THE Best Data Science Project to start with – Simple Tutorial

Discover THE tutorial you need to start your Data Science journey : process explanation and details of the code and techniques.

Data Science is the use of modern techniques and tools to analyze and extract information from data.

In this project we will use Python libraries: Pandas, Numpy & Scikit-learn.

You will see here :

  • First steps in Data Science
  • Data analysis techniques
  • Machine Learning algorithms

Let’s go !

Load our data

First steps

For this project we will take a dataset well known in Data Science: the Boston Housing Dataset. This dataset lists data from Boston’s housing.

Our goal is to predict the price of a house from its data.

We recommend you to use a Python Notebook to follow this project. You will be able to easily copy/paste the following lines of code. At Inside Machine Learning, we recommend you to use Google Colab, a simple (no installation needed) and free option.

The first step is to import our data into our code environment.

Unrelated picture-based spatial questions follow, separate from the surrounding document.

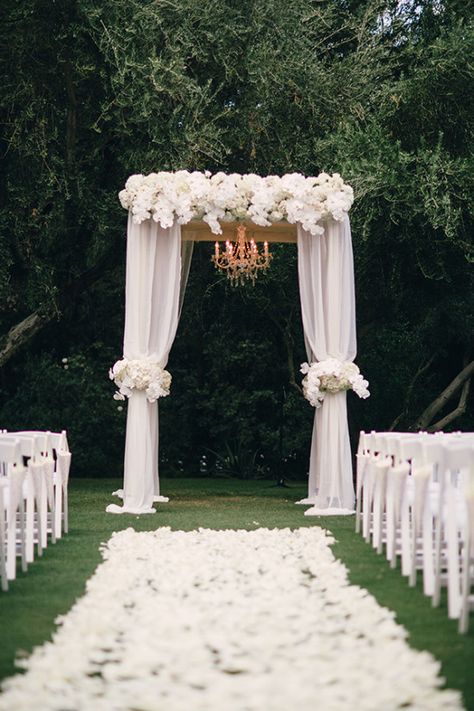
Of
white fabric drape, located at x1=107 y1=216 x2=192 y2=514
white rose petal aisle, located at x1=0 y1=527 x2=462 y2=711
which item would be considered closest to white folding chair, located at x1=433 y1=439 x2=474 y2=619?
white rose petal aisle, located at x1=0 y1=527 x2=462 y2=711

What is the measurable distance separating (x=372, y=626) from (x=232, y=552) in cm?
265

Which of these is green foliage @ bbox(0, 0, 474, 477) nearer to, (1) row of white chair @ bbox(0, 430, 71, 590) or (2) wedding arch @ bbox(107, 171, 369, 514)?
(2) wedding arch @ bbox(107, 171, 369, 514)

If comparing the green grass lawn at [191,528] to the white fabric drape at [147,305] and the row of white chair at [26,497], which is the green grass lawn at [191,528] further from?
the white fabric drape at [147,305]

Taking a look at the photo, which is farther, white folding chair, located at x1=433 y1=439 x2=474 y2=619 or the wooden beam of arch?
the wooden beam of arch

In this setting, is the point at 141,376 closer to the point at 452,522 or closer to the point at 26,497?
the point at 26,497

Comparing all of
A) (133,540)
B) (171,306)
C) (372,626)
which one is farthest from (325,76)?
(372,626)

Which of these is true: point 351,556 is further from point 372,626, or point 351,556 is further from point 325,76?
point 325,76

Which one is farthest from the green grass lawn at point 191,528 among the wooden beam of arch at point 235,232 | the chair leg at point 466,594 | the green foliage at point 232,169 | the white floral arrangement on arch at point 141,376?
the wooden beam of arch at point 235,232

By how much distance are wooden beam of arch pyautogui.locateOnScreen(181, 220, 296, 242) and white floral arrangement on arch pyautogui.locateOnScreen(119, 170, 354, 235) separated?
314mm

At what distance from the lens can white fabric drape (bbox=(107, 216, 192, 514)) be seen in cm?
1115

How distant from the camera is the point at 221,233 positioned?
1116 cm

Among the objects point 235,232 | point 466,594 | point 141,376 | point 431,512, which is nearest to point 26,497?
point 431,512

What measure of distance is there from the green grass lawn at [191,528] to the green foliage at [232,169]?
1859 mm

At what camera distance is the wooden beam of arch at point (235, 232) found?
1148 centimetres
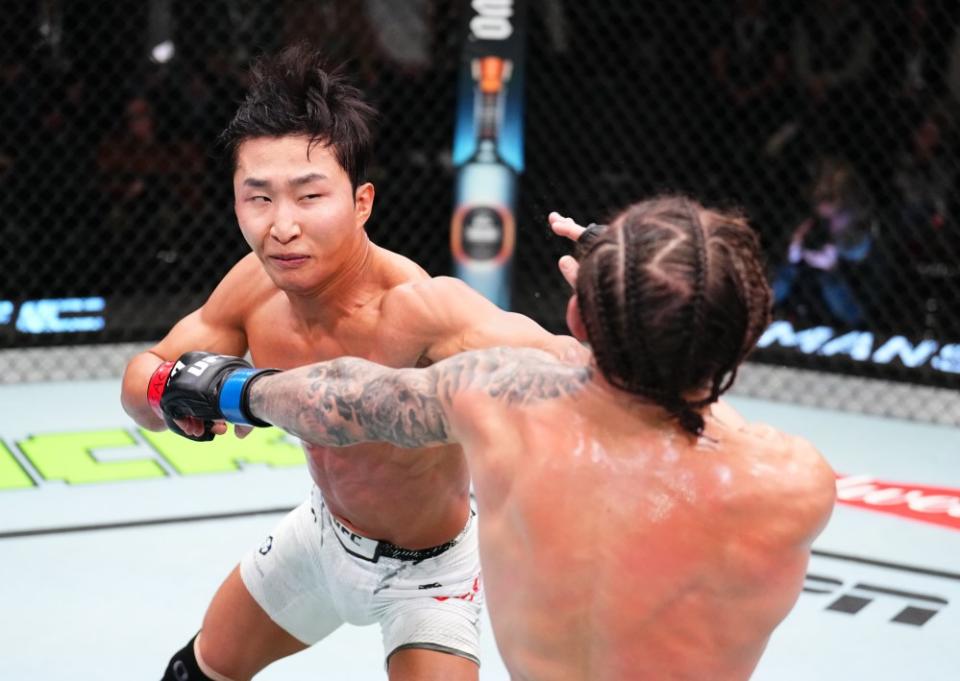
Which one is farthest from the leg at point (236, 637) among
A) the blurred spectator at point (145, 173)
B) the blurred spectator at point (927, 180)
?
the blurred spectator at point (927, 180)

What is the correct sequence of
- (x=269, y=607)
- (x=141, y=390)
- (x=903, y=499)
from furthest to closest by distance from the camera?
1. (x=903, y=499)
2. (x=269, y=607)
3. (x=141, y=390)

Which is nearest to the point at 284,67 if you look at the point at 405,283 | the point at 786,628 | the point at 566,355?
the point at 405,283

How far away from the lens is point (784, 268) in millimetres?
5793

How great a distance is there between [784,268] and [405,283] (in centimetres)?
404

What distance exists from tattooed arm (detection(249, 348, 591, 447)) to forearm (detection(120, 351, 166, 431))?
0.44 meters

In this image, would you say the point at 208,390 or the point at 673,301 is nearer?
the point at 673,301

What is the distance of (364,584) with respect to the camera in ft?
6.72

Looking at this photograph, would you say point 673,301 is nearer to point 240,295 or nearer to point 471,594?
point 471,594

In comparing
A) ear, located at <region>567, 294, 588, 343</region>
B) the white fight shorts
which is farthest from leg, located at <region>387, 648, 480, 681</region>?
ear, located at <region>567, 294, 588, 343</region>

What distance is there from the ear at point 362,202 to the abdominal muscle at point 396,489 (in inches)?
14.8

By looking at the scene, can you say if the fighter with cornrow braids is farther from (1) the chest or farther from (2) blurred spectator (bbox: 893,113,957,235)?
(2) blurred spectator (bbox: 893,113,957,235)

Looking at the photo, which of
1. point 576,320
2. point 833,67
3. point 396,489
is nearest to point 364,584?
point 396,489

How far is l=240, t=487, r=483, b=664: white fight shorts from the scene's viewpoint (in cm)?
199

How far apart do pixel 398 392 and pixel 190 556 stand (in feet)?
7.20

For that we will use a basic library : Pandas. And download our dataset directly from its URL, in our environment :

import pandas as pd

data_url = ""
raw_df = pd.read_csv(data_url, sep="\s+", skiprows=22, header=None)

We now have access to our Pandas Dataframe which contains all our data.

However, to use the Scikit-learn library, we need to transform this Dataframe into a Numpy Array. Indeed the Pandas library is not compatible with Scikit-learn.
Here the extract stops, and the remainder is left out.